Neuroscience major expected at SLU

Program in process of hiring, developing curriculum

Neuroscience is set to become SLU’s newest offered major, after spending approximately five years as an unofficial contract major. According to Tony Buchanan, associate professor of psychology, the neuroscience major will most likely be available to students beginning in Fall 2016, although new faculty and staff should start to arrive by Fall 2015.

The College of Arts and Sciences approved the neuroscience major this past December and funding for the program has fallen into place in the last few months. This has set into motion preparations to transition neuroscience into a full interdisciplinary major, involving coordination between the biology and psychology departments. While neuroscience transitions into a full major, a limited number of students will still be able to apply to take a neuroscience contract major.

However, neuroscience is currently still a contract major, meaning that there is no set curriculum for neuroscience majors. Instead, students select their own relevant courses from either the biology or psychology departments, and then have them approved by a neuroscience mentor, of which Buchanan is one. However, this has led to an overload of work for those four neuroscience mentors, due to the demand for a neuroscience program.

The new neuroscience major will result in the hiring of one staff member and two new faculty members, which will help decrease the load on current professors. In addition, administrators will begin handling student records, a job that the professors take care of currently.

This additional help should provide students with better advising and more information, according to Buchanan.

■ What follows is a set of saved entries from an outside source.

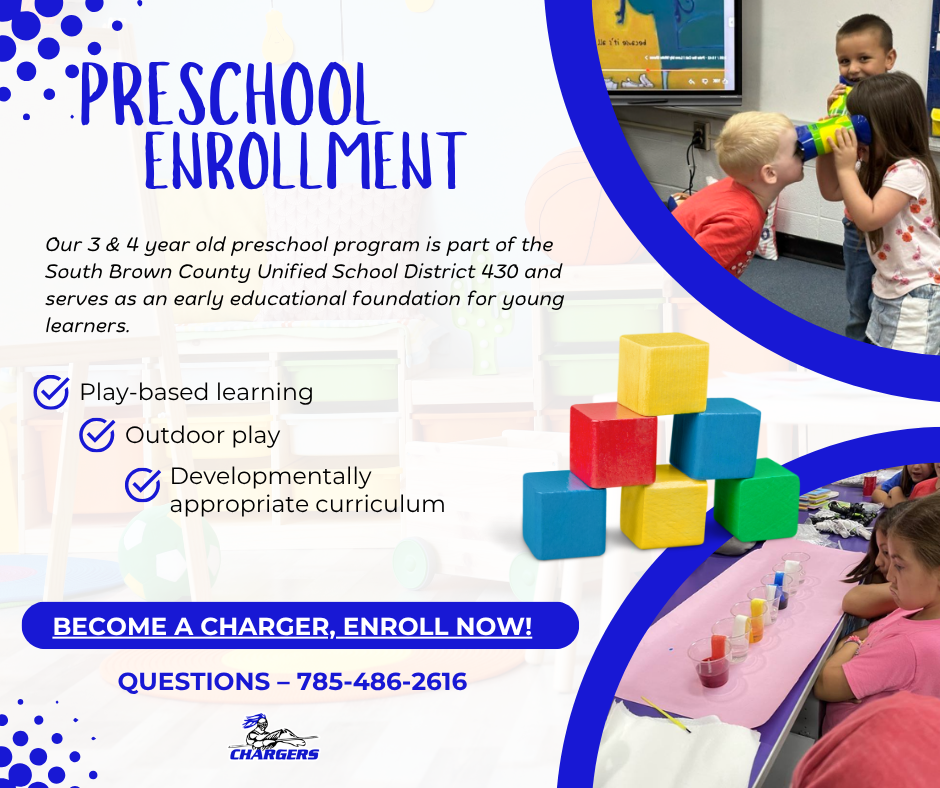 PRESCHOOL ENROLLMENT

Our 3 & 4 year old preschool program is part of the South Brown County Unified School District 430 and serves as an early educational foundation for young learners.

Play-based learning

Outdoor play

Developmentally appropriate curriculum

BECOME A CHARGER, ENROLL NOW!

QUESTIONS – 785-486-2616

CHARGERS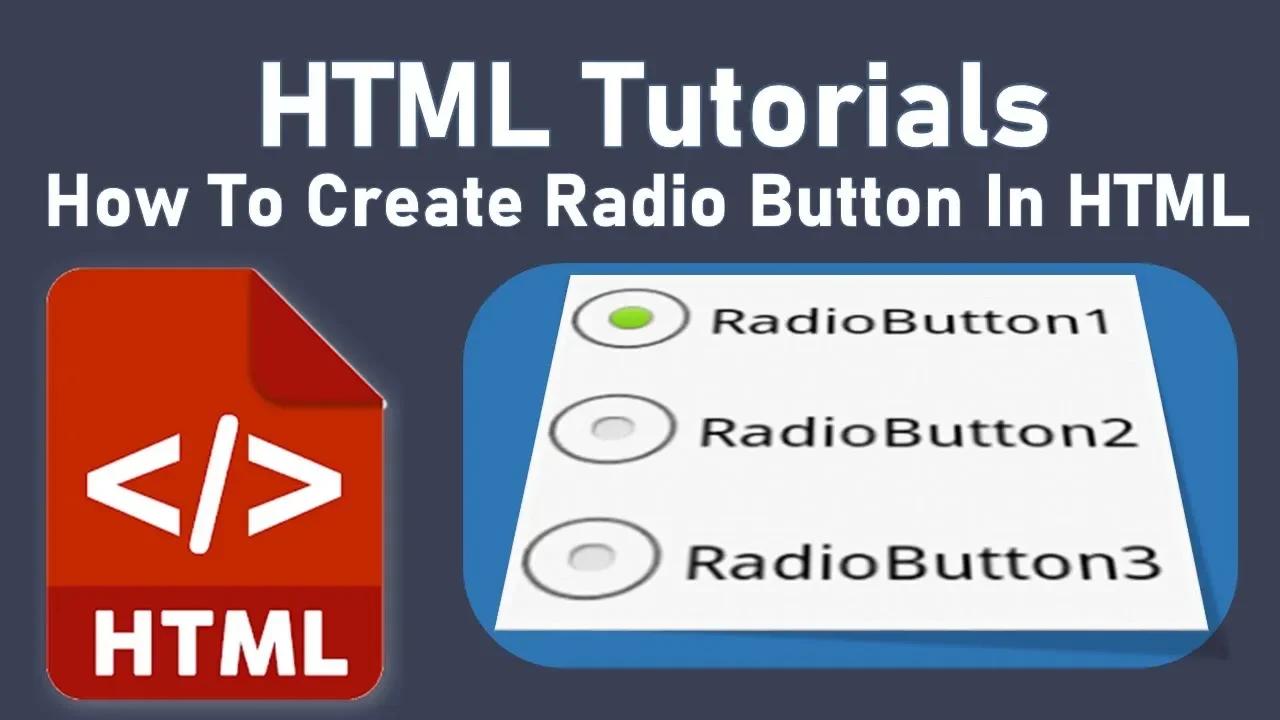 HTML Tutorials
How To Create Radio Button In HTML

</>
HTML

RadioButton1
RadioButton2
RadioButton3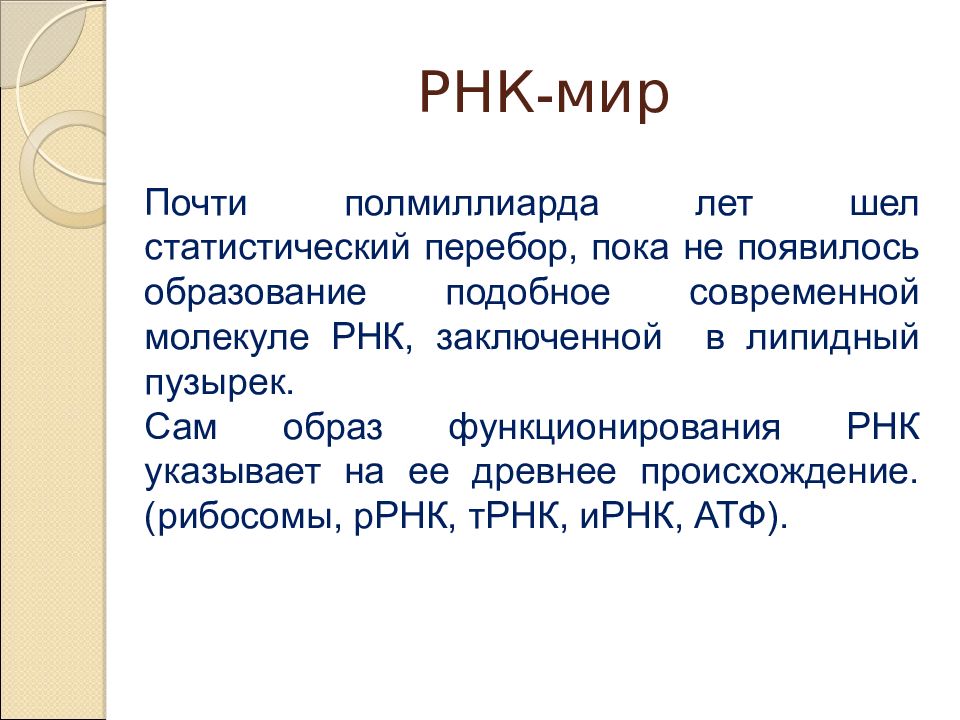 РНК-мир

Почти полмиллиарда лет шел статистический перебор, пока не появилось образование подобное современной молекуле РНК, заключенной в липидный пузырек.
Сам образ функционирования РНК указывает на ее древнее происхождение. (рибосомы, рРНК, тРНК, иРНК, АТФ).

According to Buchanan, neuroscience is a booming field and it encompasses a large amount of information.

“I attended the Society for Neuroscience meeting, and there are 30,000 attendees there. Those people study everything from the molecular basis of how a neuron works to the functioning of the human brain in diseases,” said Buchanan. “Neuroscience is such a huge field that there is a lot of demand for students who can work in it.”

Despite this demand, neuroscience is overlooked as an option for undergraduate study across the nation and this region. However, two schools that do have neuroscience programs are Johns Hopkins University in Baltimore and Emory University in Atlanta.

According to Buchanan, the neuroscience program that will begin at SLU has drawn from the neuroscience programs at both of these universities.

There will be some new courses offered when the neuroscience program is fully implemented. There will be a new neuroscience lab course taught in Macelwane Hall, a required two-semester

Introduction to Neuroscience sequence, and a senior-level neuroscience seminar. In addition, existing courses such as Brain, Mind, and Society, Neurobiology of Disease, Physiological Psychology and Cognitive Neuroscience will most likely become classified as neuroscience courses. Some of these courses will become required of neuroscience students.

In addition to providing a greater depth of courses related to neuroscience for which there is demand among students, Buchanan also hopes that the neuroscience major, which is a rare option at the undergraduate level of most universities, will become an asset to SLU.